Amid much talk to the contrary, the fact is that there are no secrets to living out the Christian life. No prerequisite attitudes. No conditions more or less favorable to pursuing the Way. Anyone can do this, from any place, starting at any time.
But it never takes place without prayer. Prayer is basic. Prayer is basic because it provides the primary language for everything that takes place on the way of Jesus. If we go to a shopping mall in North America, we speak English to get what we want. If we go to a restaurant in France, we speak French to order our meal. If we travel in Greece, we speak Greek to find our way to the Acropolis. And if we decide to become Christians and follow Jesus, we pray. We pray because it is the only language we have for speaking to the God revealed in Jesus. It is also the only language we have for listening to the commands and blessings and guidance that God provides through Jesus. God is nothing if not personal. Both God and we humans are most personal, most characteristically our unique selves, in our use of language. When language has to do with God and us, us and God, we call it prayer.
What I want to insist on is that prayer is not something added on to the Christian life (or any life for that matter). It is the language in which that life is lived out, nurtured, developed, revealed, informed; the language in which it believes, loves, explores, seeks, and finds. There are no shortcuts or detours. Prayer is the cradle language among those who are “born anew” and then the intimate, familiar, developing language of growing up to follow the way of Jesus.
But because in our secularized society prayer is often associated with what people of ”spiritual” interests pursue or with formal acts conducted by professional leaders, it is necessary from time to time to call attention to the fact that prayer is the street language that we use with Jesus, who walks the streets with us.
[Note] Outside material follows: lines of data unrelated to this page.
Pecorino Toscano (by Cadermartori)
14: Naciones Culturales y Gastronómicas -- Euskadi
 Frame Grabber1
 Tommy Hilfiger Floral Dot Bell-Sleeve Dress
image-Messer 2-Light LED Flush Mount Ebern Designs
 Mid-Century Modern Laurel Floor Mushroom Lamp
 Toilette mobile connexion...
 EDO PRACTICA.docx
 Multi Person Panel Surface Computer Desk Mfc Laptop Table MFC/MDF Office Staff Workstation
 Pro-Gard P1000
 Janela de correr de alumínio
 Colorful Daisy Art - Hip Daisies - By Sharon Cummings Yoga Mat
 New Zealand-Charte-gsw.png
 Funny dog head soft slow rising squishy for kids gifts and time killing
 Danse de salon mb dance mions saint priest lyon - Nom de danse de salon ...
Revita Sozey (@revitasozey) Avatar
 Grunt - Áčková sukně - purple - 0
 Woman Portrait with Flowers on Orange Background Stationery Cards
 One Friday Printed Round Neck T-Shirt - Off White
We can’t put off prayer until we “get good at it.” It is the only language available to us as we bring our unique and particular selves, “just as we are without one plea,” into the daily, hourly speaking and listening to God who comes “just as he is” in Jesus.
Eugene Peterson, The Jesus Way: A Conversation on the Ways That Jesus Is the Way, 264-265.
*”Prayer: as basic, 264″ found (after losing page) in “Index of Subjects and Names,” 282.